- _WHAT THIS TASK INVOLVES_
Copy out the material below, putting "white structure" in place of every "white building" and leaving everything else unchanged.

- _Spatial reasoning records_

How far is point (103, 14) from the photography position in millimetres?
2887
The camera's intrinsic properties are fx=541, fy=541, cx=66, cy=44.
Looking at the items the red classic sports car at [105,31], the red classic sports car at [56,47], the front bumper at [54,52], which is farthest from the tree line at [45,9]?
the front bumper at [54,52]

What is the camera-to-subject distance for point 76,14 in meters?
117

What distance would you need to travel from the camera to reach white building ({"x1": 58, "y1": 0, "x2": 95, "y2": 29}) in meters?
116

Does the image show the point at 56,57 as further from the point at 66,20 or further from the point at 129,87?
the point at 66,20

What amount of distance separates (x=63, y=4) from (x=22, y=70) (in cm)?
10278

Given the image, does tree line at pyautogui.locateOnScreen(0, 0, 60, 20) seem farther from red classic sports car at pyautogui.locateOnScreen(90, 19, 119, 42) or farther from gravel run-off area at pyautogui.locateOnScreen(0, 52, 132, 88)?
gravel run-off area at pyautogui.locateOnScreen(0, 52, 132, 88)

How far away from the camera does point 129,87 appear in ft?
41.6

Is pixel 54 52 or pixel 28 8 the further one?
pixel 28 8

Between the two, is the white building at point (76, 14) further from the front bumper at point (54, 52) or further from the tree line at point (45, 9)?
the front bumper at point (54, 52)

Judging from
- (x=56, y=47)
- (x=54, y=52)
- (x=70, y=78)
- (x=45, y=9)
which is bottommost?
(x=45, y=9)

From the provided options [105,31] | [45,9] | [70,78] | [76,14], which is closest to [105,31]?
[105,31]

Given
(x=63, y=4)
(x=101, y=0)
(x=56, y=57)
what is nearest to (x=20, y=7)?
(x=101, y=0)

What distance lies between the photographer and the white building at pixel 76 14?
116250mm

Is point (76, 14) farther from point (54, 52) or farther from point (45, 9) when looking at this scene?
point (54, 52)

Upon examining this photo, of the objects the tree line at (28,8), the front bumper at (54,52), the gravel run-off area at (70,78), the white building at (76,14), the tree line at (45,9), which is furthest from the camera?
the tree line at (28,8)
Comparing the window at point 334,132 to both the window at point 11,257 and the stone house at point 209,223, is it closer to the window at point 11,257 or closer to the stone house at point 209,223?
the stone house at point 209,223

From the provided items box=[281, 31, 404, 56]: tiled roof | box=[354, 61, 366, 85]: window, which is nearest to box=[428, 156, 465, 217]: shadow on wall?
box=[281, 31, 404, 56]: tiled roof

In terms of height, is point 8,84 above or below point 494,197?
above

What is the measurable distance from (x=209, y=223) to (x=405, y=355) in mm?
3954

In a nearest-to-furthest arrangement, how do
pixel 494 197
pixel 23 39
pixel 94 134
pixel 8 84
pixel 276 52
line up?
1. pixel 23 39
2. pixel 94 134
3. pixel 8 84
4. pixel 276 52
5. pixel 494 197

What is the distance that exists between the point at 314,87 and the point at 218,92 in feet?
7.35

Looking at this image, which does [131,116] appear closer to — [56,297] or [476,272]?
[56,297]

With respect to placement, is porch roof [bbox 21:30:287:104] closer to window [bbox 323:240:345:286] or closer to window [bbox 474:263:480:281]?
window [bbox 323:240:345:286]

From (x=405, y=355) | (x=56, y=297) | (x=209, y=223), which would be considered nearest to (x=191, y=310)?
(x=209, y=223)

- _SOLUTION TO THIS TASK_
How far is point (103, 14) from the photography position in millimetres?
2887
The camera's intrinsic properties are fx=541, fy=541, cx=66, cy=44.
Looking at the items the red classic sports car at [105,31], the red classic sports car at [56,47], the front bumper at [54,52], which is farthest from the tree line at [45,9]?
the front bumper at [54,52]

What is the camera-to-subject distance for point 76,14 in meters?
117

What distance would you need to travel from the camera to reach white structure ({"x1": 58, "y1": 0, "x2": 95, "y2": 29}) in meters?
116

Does the image show the point at 56,57 as further from the point at 66,20 or further from the point at 129,87?
the point at 66,20

What amount of distance separates (x=63, y=4) from (x=22, y=70) (in cm)?
10278

Given the image, does tree line at pyautogui.locateOnScreen(0, 0, 60, 20) seem farther from red classic sports car at pyautogui.locateOnScreen(90, 19, 119, 42) or farther from gravel run-off area at pyautogui.locateOnScreen(0, 52, 132, 88)?
gravel run-off area at pyautogui.locateOnScreen(0, 52, 132, 88)

How far away from the camera does point 129,87 appear in ft?
41.6

Is pixel 54 52 or pixel 28 8 the further one?
pixel 28 8

Between the two, is the white structure at point (76, 14) further from the front bumper at point (54, 52) or further from the tree line at point (45, 9)?
the front bumper at point (54, 52)

Judging from
- (x=56, y=47)
- (x=54, y=52)
- (x=70, y=78)
- (x=45, y=9)
which is bottommost?
(x=45, y=9)

From the provided options [105,31] | [45,9] | [70,78] | [76,14], which is closest to [105,31]?
[105,31]

Given
(x=63, y=4)
(x=101, y=0)
(x=56, y=57)
what is nearest to (x=20, y=7)?
(x=101, y=0)

What distance lies between the photographer and the white structure at pixel 76 14?
116250mm

Is point (76, 14) farther from point (54, 52) or farther from point (45, 9) when looking at this scene?
point (54, 52)

Upon examining this photo, of the objects the tree line at (28,8), the front bumper at (54,52), the gravel run-off area at (70,78), the white structure at (76,14), the tree line at (45,9), which is furthest from the camera?
the tree line at (28,8)
Comparing the window at point 334,132 to both the window at point 11,257 and the stone house at point 209,223, is it closer to the window at point 11,257 or closer to the stone house at point 209,223?
the stone house at point 209,223

From the provided items box=[281, 31, 404, 56]: tiled roof | box=[354, 61, 366, 85]: window, which is nearest to box=[428, 156, 465, 217]: shadow on wall?
box=[281, 31, 404, 56]: tiled roof

In terms of height, is point 8,84 above or below point 494,197?
above

What is the measurable distance from (x=209, y=223) to (x=405, y=355) in mm?
3954

In a nearest-to-furthest arrangement, how do
pixel 494 197
pixel 23 39
pixel 94 134
pixel 8 84
pixel 276 52
line up?
1. pixel 23 39
2. pixel 94 134
3. pixel 8 84
4. pixel 276 52
5. pixel 494 197

What is the distance that exists between the point at 314,87 and the point at 218,92 in feet?
7.35

Looking at this image, which does [131,116] appear closer to — [56,297] or [476,272]?
[56,297]

With respect to placement, is porch roof [bbox 21:30:287:104] closer to window [bbox 323:240:345:286] or closer to window [bbox 474:263:480:281]?
window [bbox 323:240:345:286]

From (x=405, y=355) | (x=56, y=297) | (x=209, y=223), which would be considered nearest to (x=191, y=310)?
(x=209, y=223)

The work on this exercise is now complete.